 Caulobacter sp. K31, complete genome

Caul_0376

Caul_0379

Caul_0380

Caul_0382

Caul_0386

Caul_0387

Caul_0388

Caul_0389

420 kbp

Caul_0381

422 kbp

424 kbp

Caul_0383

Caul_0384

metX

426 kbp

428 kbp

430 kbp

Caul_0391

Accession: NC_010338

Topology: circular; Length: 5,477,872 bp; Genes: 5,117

Task details
Transcribe the material exactly as it reads.

Reply to the exercise
 Caulobacter sp. K31, complete genome

Caul_0376

Caul_0379

Caul_0380

Caul_0382

Caul_0386

Caul_0387

Caul_0388

Caul_0389

420 kbp

Caul_0381

422 kbp

424 kbp

Caul_0383

Caul_0384

metX

426 kbp

428 kbp

430 kbp

Caul_0391

Accession: NC_010338

Topology: circular; Length: 5,477,872 bp; Genes: 5,117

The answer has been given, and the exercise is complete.